NR: They’re from lesser-known porno-mags of the time. Yes, more obscure but importantly less polished. Yes, his death was a Suicide to boot!
P: Oh wow…that’s an incredible story. Ok so last questions about the more recent work you are doing. So thinking about ‘Deco Interior’ and ‘Brownies’ can you talk me through the choice of elements again there? Knowing now that of course a lot of the imagery is found/recycled etc, I want to know what the dialogues are in those works for you perhaps? What attracts you to each separate element and why put them together?
NR: Sure. A lot of my decision making still corresponds with what I run into, like and have a response too.

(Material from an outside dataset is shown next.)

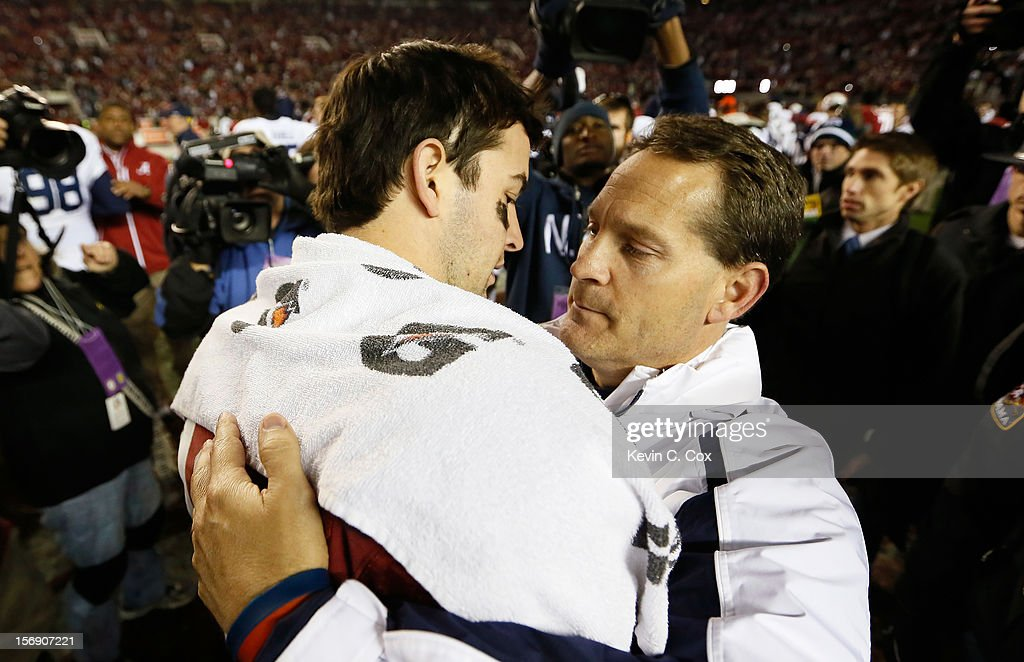 Head coach <a gi-track='captionPersonalityLinkClicked' href=/galleries/search?phrase=Gene+Chizik&family=editorial&specificpeople=5373225 ng-click='$event.stopPropagation()'>Gene Chizik</a> of the Auburn Tigers congratulates AJ McCarron #10 of the Alabama Crimson Tide on their 49-0 win at Bryant-Denny Stadium on November 24, 2012 in Tuscaloosa, Alabama.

The brownie image came from a Ralph Lauren cookbook I saw while freelancing for them, so I took a photograph of it. MOMA is a short walk from their offices and I stood in front of Riley’s work there. The paint blobs were an early foray into abstraction and the physicality of paint and that was a good contrast. So there are three distinct primary visual experiences simultaneously taking place. Also, the shaped canvas folds another art historical reference in and the fact that the brownies are distorted by the convex page and additional light source from being re-photographed in a book all add to the visual complexity.
P: So visual complexity as we discussed, but in terms of connections and non-connections between imagery, is there a thread for you? The day-to-day etc? Or, is there a bigger conversation internally that is questioning something about relationships on a bigger scale like class, ideology etc?

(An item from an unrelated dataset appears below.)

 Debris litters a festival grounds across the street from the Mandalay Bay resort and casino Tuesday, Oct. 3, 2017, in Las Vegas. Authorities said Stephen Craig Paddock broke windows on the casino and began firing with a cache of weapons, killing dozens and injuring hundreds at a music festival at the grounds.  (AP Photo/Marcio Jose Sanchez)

NR: I like putting things together that are far enough apart so that an audience can fill the gaps in and I hope that leaves plenty of room for them to project. I like these particular things enough that I felt compelled to recreate and assemble them for 160 hours. I don’t think there are any wrong answers but I didn’t approach this imagery with class or ideology in mind.
P: Do you know the phrase ‘taking the piss’?

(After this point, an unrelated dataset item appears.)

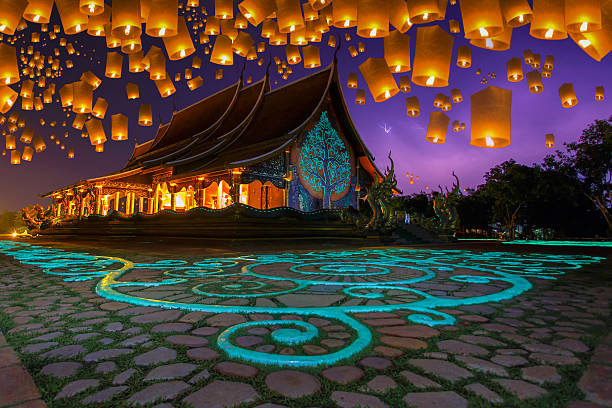 floating lamp in yee peng festival - kratong stock photos and pictures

NR: Kind of. Like making fun of an established idea in a clever or sarcastic way?
P: Yeah. I was just thinking about my own work…because I often say the same as you do about putting interesting and visually complex things together that have enough room between for some dialogue. What I was going to ask was about critique. So some (not me) might say that putting Riley with a cookbook page is perhaps taking the piss, either out of Riley, or cooking or who ever is looking?
NR: I see your point. I’ve always liked Op Art and the wave of the re-photographed page echoes Riley’s lines. So for me the decision wasn’t governed more than from a purely visual perspective.
P: I’ve seen a photograph of your studio on Instagram and it looks like it’s filled with prints and pages of images etc. What governs the choice when thinking about what to paint? Is it lottery? Or is it purely about image quality?
NR: In terms of what to paint I collect images all the time with camera phones and computers. They get sorted a little bit into two groups, one for now and another called future work. At gathering stage I am indiscriminate and take anything that interests, excites me or I’m attracted to. Later I revisit them and make decisions from there.
P: In terms of image content, how big or small does the content of the selected image impact on choice? I mean are there bits of content you just would not touch?
NR: The smaller Mylar works allow me a freedom to explore divergent themes because of scale and cost of material in both financial and preparatory terms. ‘Loaded’ imagery, things too pregnant with meaning or association tend to interest me less. Low hanging fruit as they say, also less room to project onto by an audience.
P: Great insight there thank you ! What’s happening now in the studio now? What are you working on?
NR: Right now I’m getting ready for show in June at 57W57 Arts run by Sue Ravitz in NY that will focus mostly on ‘Old Enough to Be My Mother’ paintings and a couple midsize new pieces.
P: Thanks for your time Nathan !
Nathan Ritterpusch is an American artist based in New York.